Personas in change management

This is where personas come into play, in this case employee personas. They do not represent customers or candidates, but different stakeholder groups that require different approaches and channels. Employee personas fulfill a variety of functions that facilitate the change process and promote its acceptance:

  1. Companies/organizations can use employee personas to gain a deeper understanding of the needs, motivations and challenges of their employees. This makes it possible to develop targeted measures that are tailored to the needs of the various employee groups and prevent misunderstandings.
  2. Personas are not real employees, but they represent each group based on real data and reflect their real needs and pain points. Based on this, companies can develop targeted support measures for each group to support their workforce during crises or change processes. This can include training, psychological support, flexible working hours, or other forms of support.
  3. Employee personas can help companies to identify key players within the workforce who could play an important role in managing crises or changes. This allows companies to take targeted measures to involve them and gain their support.
  4. If you know the different needs and working styles of the various stakeholders, you can adapt work processes and structures accordingly. This ensures efficient collaboration and performance during a crisis or change process.
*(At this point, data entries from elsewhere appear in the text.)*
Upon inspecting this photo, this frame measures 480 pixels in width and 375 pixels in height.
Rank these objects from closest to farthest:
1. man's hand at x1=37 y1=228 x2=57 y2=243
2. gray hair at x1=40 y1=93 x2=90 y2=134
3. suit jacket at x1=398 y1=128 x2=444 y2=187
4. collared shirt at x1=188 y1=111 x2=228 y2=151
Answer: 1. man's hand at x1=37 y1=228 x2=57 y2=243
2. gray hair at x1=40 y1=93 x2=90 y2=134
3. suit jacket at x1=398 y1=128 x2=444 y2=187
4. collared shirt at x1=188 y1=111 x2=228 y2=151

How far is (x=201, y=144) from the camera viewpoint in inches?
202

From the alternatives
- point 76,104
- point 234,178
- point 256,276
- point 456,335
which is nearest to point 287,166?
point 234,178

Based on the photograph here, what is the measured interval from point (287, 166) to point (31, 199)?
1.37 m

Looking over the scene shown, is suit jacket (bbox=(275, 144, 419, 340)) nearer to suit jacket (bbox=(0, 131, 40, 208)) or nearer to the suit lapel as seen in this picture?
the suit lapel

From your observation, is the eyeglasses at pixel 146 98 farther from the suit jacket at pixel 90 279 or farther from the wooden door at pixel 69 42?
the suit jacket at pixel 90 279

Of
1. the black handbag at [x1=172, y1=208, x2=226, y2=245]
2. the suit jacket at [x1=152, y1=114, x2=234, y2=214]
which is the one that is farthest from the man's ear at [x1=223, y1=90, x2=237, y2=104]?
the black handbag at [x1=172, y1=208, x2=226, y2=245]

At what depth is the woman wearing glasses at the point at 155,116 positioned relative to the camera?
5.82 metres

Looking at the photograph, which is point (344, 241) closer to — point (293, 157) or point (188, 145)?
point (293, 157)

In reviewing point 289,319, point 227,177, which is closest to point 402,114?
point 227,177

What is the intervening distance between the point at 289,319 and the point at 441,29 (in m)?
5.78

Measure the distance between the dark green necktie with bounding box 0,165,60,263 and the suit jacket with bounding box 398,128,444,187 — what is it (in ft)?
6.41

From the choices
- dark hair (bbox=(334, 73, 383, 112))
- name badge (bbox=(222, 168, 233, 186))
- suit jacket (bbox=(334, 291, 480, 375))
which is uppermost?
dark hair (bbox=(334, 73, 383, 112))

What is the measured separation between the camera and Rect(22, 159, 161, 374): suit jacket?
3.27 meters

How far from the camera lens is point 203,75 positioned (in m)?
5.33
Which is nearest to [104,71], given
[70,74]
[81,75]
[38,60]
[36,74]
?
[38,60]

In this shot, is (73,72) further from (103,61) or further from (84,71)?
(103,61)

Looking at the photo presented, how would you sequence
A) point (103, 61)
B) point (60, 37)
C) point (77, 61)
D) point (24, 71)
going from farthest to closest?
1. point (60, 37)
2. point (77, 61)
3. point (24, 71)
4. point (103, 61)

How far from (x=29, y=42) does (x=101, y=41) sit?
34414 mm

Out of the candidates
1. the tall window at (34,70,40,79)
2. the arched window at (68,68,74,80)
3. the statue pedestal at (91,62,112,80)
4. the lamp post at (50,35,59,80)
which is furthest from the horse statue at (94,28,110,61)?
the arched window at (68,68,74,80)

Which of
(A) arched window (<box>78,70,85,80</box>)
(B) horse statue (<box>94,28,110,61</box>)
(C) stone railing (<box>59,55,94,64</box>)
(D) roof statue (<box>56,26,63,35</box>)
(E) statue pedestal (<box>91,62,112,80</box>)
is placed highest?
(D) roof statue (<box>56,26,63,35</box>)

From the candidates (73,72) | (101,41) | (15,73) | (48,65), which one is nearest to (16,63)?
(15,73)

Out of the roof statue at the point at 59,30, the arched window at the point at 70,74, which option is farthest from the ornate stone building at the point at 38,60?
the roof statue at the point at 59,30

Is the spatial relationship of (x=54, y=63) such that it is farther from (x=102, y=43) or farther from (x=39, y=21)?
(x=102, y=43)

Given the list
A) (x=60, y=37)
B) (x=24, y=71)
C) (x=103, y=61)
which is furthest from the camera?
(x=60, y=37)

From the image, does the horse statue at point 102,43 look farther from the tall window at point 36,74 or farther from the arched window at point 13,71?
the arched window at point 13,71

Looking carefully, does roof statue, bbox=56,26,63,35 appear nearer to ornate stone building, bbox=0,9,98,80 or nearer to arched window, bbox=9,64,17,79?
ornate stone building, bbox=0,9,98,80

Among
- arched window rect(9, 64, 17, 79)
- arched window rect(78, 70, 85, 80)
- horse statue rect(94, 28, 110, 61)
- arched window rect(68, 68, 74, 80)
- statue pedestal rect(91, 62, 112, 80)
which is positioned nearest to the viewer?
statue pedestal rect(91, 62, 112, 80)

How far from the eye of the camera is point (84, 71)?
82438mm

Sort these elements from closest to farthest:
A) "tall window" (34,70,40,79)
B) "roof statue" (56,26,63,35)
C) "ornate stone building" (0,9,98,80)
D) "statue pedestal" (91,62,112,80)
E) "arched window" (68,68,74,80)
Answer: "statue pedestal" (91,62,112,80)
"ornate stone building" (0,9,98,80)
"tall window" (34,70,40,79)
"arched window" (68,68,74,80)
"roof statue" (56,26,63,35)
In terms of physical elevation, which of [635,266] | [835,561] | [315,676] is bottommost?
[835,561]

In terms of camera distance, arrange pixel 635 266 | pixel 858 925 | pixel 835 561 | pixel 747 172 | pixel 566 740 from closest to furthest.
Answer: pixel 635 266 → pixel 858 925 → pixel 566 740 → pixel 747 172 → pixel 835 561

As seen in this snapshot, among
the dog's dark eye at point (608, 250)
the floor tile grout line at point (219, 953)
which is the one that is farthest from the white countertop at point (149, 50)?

  5. Engaging with employee personas enables leaders, change managers and other key stakeholders to put themselves in the shoes of employees and better understand their perspectives. This promotes empathy and helps to view change from the employees' perspective, which in turn can improve acceptance and willingness to work together.
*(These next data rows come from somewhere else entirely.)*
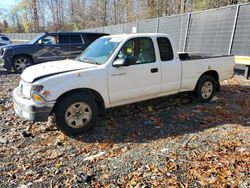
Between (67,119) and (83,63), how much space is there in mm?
1266

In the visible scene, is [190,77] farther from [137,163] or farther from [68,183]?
[68,183]

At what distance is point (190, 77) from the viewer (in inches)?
239

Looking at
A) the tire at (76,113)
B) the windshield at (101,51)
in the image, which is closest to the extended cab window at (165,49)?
the windshield at (101,51)

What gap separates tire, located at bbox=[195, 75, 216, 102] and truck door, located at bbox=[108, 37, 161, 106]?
148 cm

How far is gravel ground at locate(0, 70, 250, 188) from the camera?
327 centimetres

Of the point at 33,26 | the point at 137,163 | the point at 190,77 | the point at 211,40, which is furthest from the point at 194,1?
the point at 33,26

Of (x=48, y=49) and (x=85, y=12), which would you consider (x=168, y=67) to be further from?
(x=85, y=12)

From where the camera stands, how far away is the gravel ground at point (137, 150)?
10.7 ft

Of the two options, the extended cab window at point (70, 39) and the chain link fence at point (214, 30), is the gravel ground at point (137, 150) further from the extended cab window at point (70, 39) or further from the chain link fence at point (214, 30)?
the extended cab window at point (70, 39)

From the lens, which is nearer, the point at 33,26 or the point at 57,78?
the point at 57,78

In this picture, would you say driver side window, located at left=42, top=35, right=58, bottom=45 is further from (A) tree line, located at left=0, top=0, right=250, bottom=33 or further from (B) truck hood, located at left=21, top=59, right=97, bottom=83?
(A) tree line, located at left=0, top=0, right=250, bottom=33

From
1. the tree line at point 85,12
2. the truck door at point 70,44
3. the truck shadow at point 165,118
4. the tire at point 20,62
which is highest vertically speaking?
the tree line at point 85,12

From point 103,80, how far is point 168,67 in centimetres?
166

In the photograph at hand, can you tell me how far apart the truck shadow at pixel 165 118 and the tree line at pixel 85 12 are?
12.9 meters
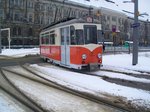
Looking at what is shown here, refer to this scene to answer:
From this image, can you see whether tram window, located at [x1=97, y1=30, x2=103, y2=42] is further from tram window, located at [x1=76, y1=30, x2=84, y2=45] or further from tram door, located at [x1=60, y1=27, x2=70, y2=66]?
tram door, located at [x1=60, y1=27, x2=70, y2=66]

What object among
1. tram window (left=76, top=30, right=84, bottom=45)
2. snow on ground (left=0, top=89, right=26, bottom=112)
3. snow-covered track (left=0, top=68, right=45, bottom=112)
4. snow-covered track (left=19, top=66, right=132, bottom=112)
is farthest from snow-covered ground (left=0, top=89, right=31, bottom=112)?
tram window (left=76, top=30, right=84, bottom=45)

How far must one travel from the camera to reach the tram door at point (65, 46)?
20.9 metres

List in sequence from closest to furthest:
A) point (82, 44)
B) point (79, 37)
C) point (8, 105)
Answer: point (8, 105) → point (82, 44) → point (79, 37)

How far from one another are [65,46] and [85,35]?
87.6 inches

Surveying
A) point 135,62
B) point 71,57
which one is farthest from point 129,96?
point 135,62

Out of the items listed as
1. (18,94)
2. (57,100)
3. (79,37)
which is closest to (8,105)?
(57,100)

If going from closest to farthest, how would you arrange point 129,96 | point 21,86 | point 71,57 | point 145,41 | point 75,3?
point 129,96
point 21,86
point 71,57
point 75,3
point 145,41

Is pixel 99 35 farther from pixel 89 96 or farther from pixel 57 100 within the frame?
pixel 57 100

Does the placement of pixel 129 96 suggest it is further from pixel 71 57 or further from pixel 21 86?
pixel 71 57

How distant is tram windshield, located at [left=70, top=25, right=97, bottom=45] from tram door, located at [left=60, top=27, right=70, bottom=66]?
84 cm

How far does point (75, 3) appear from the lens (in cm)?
10619

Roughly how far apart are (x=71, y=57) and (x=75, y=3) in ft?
287

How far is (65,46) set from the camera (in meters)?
21.3

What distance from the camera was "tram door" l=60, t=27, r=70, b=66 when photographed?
68.5 feet
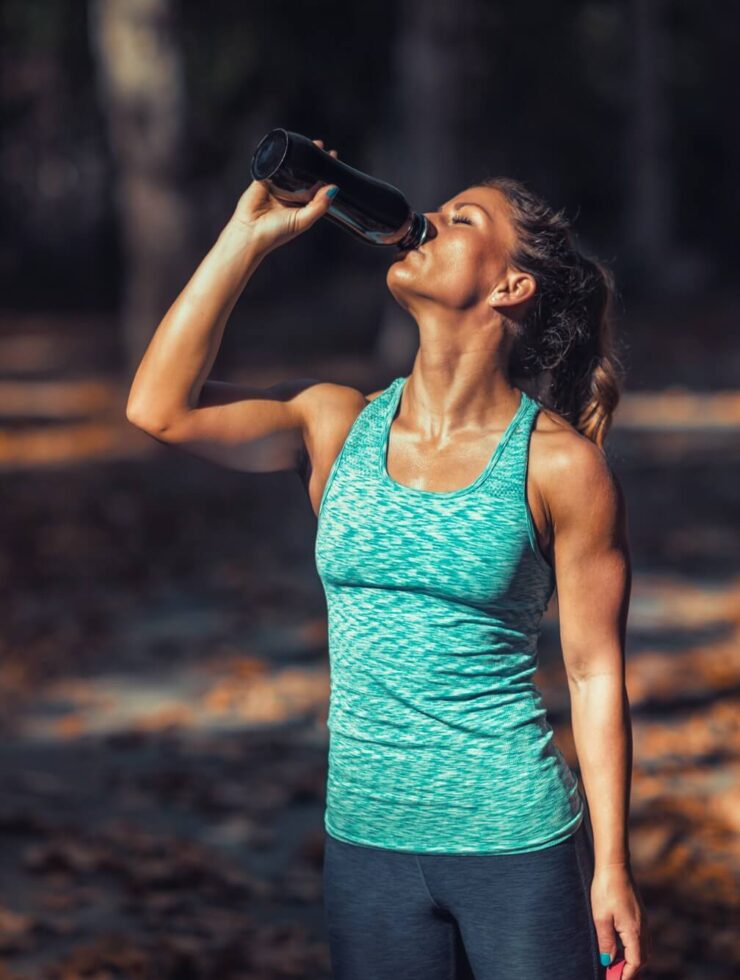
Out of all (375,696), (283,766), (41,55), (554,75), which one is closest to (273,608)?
(283,766)

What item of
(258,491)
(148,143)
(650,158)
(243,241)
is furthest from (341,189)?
(650,158)

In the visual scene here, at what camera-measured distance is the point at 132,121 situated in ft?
46.8

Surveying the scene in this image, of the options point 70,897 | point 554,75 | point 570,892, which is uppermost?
point 554,75

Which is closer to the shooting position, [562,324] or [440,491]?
[440,491]

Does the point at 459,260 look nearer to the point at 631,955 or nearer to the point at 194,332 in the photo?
the point at 194,332

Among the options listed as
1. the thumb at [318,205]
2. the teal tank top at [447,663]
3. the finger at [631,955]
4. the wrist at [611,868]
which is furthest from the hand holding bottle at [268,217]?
the finger at [631,955]

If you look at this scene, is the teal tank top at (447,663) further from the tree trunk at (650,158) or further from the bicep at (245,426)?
the tree trunk at (650,158)

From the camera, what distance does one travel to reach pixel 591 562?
260cm

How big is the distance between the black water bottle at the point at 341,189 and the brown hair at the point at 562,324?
0.19 m

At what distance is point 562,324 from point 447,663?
0.65 metres

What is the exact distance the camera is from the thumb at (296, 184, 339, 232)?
2642 millimetres

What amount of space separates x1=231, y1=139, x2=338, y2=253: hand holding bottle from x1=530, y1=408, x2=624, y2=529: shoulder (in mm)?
552

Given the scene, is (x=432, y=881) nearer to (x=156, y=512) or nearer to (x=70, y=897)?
(x=70, y=897)

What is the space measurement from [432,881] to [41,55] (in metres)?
39.3
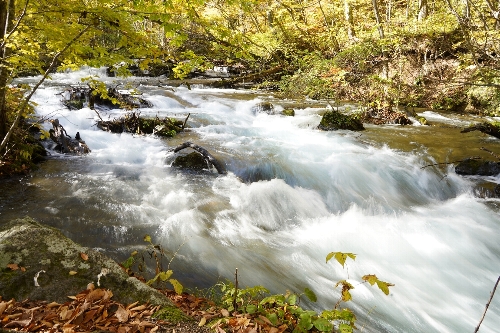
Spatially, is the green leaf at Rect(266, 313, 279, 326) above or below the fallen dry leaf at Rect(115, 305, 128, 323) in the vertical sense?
below

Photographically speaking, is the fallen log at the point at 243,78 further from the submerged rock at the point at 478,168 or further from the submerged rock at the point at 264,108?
the submerged rock at the point at 478,168

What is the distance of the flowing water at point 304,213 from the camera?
14.5 feet

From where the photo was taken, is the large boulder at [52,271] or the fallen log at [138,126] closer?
the large boulder at [52,271]

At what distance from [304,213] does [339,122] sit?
578 centimetres

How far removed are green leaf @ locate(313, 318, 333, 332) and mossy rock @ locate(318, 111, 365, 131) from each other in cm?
942

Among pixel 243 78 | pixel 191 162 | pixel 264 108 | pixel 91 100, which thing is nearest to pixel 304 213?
pixel 191 162

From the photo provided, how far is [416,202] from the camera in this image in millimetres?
7316

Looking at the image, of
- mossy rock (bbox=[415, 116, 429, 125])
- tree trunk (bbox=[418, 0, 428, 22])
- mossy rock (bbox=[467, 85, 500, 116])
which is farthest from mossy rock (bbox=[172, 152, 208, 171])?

  6. Employee personas also make it possible to determine exactly which employee groups are most affected by the change and therefore require special attention and support. This makes it easier to prioritize resources and measures during the change process.

Employee personas support companies in crises or change processes in mastering them in a tailored and effective manner and addressing the needs and challenges of all employee groups. If this is successful, everyone feels involved and the fear of the unknown or uncomfortable is reduced to a minimum.